Hebrews 11:1 11 Now faith is the assurance of things hoped for, the conviction of things not seen.

“Confidence” (related to certainty) occurs about 31 times in the NT (in Greek), and is translated as confidence, boldness, courage, plainness. It is this boldness that, when expressed by Christians, is so despised by the world today. It is often fine with others if we are hesitating, uncertain, uncomfortable, and “nuanced” about our faith, but it is very offensive to assert it as though we are absolutely certain that it is true.

Fact and Faith


“The grand distinction between Christianity and all systems of philosophy, and all other religions, so called, consists in this, that it is not a mere system of notions, but a series of facts. Its first promulgators could all adopt, as their own, the words of John: “That which we have seen and heard declare we unto you” (1 John 1:1–3). It is this that makes it everlasting; for deeds once done can never be altered: it is this that makes it universal; for duly accredited facts fall within the reach of those also who could not follow a chain of abstract reasoning: it is this that makes it so mighty; for simple facts are stronger than the most elaborate arguments. That a thorough investigation of these facts is a duty, may be taught us by Luke; but their reality being once ascertained, it results, from his words to Theophilus, that the ἀσφάλεια of the faith can no longer be called in question. Would that they who, in reading the Gospel narratives, have continually in their mouths the words, myth, tradition, legend, might enter into the spirit of Luke’s prologue, and, after due research, might feel and experience that here, if anywhere, they are treading on the firm ground of the most unquestionable reality!”

J. P. Lange, 1802-1884

John Peter Lange and J. J. van Oosterzee, A Commentary on the Holy Scriptures: Luke, trans. Philip Schaff and Charles C. Starbuck (Bellingham, WA: Logos Bible Software, 2008), 13.

Objective Faith

Commenting on Ephesians 6:12, Lloyd-Jones writes:

Ephesians 6:11–13 (ESV)

11 Put on the whole armor of God, that you may be able to stand against the schemes of the devil. 12 For we do not wrestle against flesh and blood, but against the rulers, against the authorities, against the cosmic powers over this present darkness, against the spiritual forces of evil in the heavenly places. 13 Therefore take up the whole armor of God, that you may be able to withstand in the evil day, and having done all, to stand firm.

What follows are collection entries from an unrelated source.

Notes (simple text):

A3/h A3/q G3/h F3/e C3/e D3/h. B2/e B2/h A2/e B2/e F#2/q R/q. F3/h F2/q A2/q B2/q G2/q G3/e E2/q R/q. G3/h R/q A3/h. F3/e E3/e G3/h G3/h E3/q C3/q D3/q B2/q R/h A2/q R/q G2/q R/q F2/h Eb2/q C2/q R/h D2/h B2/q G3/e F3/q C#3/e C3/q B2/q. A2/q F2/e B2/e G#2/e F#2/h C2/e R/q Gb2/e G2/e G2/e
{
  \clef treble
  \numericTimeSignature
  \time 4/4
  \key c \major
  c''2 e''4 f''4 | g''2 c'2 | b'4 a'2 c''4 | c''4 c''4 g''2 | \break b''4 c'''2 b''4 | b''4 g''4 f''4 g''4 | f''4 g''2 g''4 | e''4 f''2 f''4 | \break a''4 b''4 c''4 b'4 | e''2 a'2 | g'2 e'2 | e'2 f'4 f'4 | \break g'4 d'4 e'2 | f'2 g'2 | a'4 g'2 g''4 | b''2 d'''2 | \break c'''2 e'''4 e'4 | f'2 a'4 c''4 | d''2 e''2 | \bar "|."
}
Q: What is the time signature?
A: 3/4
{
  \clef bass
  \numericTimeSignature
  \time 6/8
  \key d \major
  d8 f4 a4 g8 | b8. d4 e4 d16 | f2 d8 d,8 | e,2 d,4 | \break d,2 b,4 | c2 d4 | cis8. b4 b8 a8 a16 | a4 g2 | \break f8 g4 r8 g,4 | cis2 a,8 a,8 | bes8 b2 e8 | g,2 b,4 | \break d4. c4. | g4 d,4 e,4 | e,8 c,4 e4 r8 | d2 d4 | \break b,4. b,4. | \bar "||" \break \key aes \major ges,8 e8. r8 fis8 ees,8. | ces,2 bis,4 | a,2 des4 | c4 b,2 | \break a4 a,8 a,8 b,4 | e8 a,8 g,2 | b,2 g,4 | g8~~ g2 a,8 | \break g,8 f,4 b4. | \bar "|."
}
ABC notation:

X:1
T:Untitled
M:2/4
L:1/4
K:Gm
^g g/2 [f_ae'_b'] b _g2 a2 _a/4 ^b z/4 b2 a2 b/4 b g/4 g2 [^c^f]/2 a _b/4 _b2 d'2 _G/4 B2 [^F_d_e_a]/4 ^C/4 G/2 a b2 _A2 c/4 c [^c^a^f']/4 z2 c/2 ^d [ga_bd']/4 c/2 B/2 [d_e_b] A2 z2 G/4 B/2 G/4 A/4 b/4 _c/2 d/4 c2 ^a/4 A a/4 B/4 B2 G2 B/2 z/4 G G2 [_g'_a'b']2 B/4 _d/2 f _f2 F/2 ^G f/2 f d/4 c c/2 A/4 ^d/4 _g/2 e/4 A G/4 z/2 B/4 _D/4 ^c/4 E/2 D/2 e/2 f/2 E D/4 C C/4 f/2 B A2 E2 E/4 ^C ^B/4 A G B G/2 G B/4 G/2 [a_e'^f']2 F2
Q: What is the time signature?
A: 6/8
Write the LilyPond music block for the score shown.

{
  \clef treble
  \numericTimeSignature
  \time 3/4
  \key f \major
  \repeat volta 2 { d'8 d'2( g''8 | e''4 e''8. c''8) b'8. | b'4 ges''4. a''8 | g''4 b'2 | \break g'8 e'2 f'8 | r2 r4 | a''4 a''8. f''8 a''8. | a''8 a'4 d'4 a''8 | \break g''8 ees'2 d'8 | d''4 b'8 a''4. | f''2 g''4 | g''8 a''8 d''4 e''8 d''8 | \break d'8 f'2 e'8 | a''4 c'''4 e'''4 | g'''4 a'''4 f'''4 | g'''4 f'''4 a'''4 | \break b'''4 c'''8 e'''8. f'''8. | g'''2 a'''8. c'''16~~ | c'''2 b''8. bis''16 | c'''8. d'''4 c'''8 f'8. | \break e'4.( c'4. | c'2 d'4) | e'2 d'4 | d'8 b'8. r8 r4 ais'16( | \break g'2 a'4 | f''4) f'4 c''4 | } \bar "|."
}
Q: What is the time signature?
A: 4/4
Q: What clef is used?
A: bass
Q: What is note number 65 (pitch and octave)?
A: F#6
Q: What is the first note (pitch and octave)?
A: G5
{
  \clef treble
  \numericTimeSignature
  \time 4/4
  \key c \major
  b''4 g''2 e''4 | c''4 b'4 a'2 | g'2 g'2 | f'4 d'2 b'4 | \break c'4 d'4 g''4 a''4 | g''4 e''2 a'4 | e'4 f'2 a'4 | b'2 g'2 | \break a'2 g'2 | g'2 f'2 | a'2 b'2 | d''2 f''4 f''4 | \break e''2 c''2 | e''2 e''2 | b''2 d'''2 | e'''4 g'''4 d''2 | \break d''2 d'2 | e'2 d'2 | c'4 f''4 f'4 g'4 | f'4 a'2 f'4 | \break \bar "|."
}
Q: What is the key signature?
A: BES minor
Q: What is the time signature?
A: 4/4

“Is it not strange, Christian people, that we think so little about these things, that this whole aspect of the matter comes so little into our thoughts? It is because we are too subjective. We start with ourselves and we end with ourselves. ‘I want peace with God, I want my sins forgiven, I want to feel happy, I want joy in my life, I want this, I want that, I want to overcome temptation …!’ Why do we not realize that our salvation is always to be thought of in objective, scriptural terms primarily? You may have many experiences, and enjoy what you regard as blessings, but if you do not realize this truth you will still be in bondage and your Christian life will be very poor. As the Scriptures state the case, we have to be delivered from the power of darkness, from the power of the devil, before we can receive forgiveness of sins. That is the first thing according to what our Lord told Paul in His commission on the road to Damascus.”

David Martyn Lloyd-Jones, The Christian Warfare: An Exposition of Ephesians 6:10–13 (Edinburgh; Carlisle, PA: Banner of Truth Trust, 1976), 60–61.